### BRANO FORNITO
○ ○ ○
Incontro con Riccardo Francovich La voce della storia

Premio Riccardo Francovich

Archeologia Viva n. 112 – luglio/agosto 2005
pp. 80-82

Intervista di Giulia e Piero Pruneti

«Il “buio del Medioevo” sono solo i molti aspetti che rimangono da chiarire e nient’altro»

«Non sono lontani i tempi in cui i resti medievali erano solo un ostacolo per arrivare agli strati classici»
«Per le società come per gli individui è indispensabile difendere il proprio patrimonio identitario»
«L’utilità sociale di un’impresa archeologica è importante quanto il contributo scientifico che può dare»
«Mi hanno sempre interessato i “muti della storia” che non avendo lasciato segni scritti non hanno avuto diritto di parola nella ricostruzione del passato»

Ci attende per l’intervista nella sua colonica ai margini di Firenze. Questo angolo di campagna toscana è il luogo da cui ogni giorno il professor Francovich parte per Siena, dove insegna Archeologia medievale, per ritornare puntualmente ogni sera a ricaricare le pile. Sfogliando il suo curriculum si capisce che ne ha bisogno.

Decine di scavi, una infinità di pubblicazioni, tesi di laurea da rileggere, il confronto costante con i suoi gruppi di ricerca e con i colleghi italiani e stranieri, una cura particolare verso la comunicazione e la divulgazione delle scoperte, che è il suo modo di dimostrare l’utilità sociale della ricerca archeologica. Per lui è importante che uno scavo venga apprezzato e capito dai cittadini e dagli amministratori.

Da qui sono nati i progetti per valorizzare e rendere visitabili siti diventati ormai centrali per la comprensione del Medioevo, come il villaggio archeominerario di San Silvestro, nel comune di Campiglia (Li), e la Fortezza di Poggibonsi (Si), trasformati in pochi anni da aree di scavo in parchi frequentatissimi.

Lo lasciamo al tramonto fra gli olivi della sua terra. Intorno nessuna casa a perdita d’occhio. Solo il castello di Montisoni, in alto sulla collina del San Donato, che biancheggia nel suo improbabile restauro. «L’hanno voluto intonacare coprendo il paramento murario del XII secolo. Come si può pensare una cosa simile… », commenta Francovich mentre ci congeda. «Fra poco riprendono gli scavi alla torre di Donoratico, quella di Ugolino della Gherardesca. Vienimi a trovare…».
○ ○ ○
### DATI FORNITI

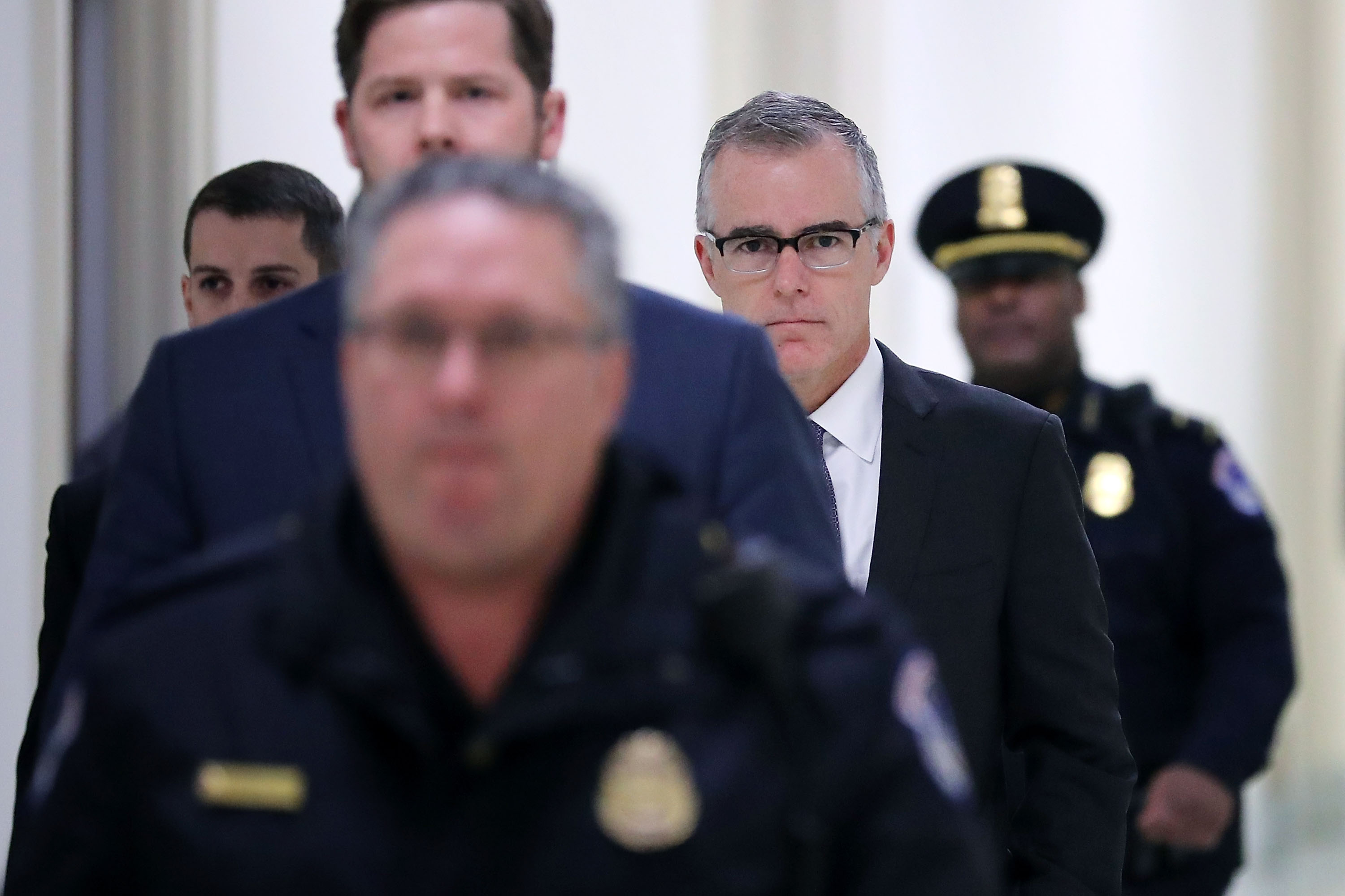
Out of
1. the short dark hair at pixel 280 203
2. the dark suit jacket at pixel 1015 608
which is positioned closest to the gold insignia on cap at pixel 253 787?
○ ○ ○
### COMPITI DA SVOLGERE
1 > Stabilisci se ciascuna affermazione concorda con il testo su Riccardo Francovich, rispondendo sì o no e citando alla lettera le parole del testo che lo decidono. (a) Francovich insegna Archeologia medievale a Siena. (b) L'intervista si svolge a Siena. (c) Il castello di Montisoni è stato intonacato coprendo il paramento murario del XII secolo.
2 > Riporta alla lettera un tratto del testo su Riccardo Francovich, cominciando dalle parole «Ci attende per» e fermandoti dopo le parole «e dagli amministratori.».

### RISULTATI DEI COMPITI
1 > (a) Sì: «dove insegna Archeologia medievale». (b) No: «Ci attende per l’intervista nella sua colonica ai margini di Firenze». (c) Sì: «L’hanno voluto intonacare coprendo il paramento murario del XII secolo».

2 >
Ci attende per l’intervista nella sua colonica ai margini di Firenze. Questo angolo di campagna toscana è il luogo da cui ogni giorno il professor Francovich parte per Siena, dove insegna Archeologia medievale, per ritornare puntualmente ogni sera a ricaricare le pile. Sfogliando il suo curriculum si capisce che ne ha bisogno.

Decine di scavi, una infinità di pubblicazioni, tesi di laurea da rileggere, il confronto costante con i suoi gruppi di ricerca e con i colleghi italiani e stranieri, una cura particolare verso la comunicazione e la divulgazione delle scoperte, che è il suo modo di dimostrare l’utilità sociale della ricerca archeologica. Per lui è importante che uno scavo venga apprezzato e capito dai cittadini e dagli amministratori.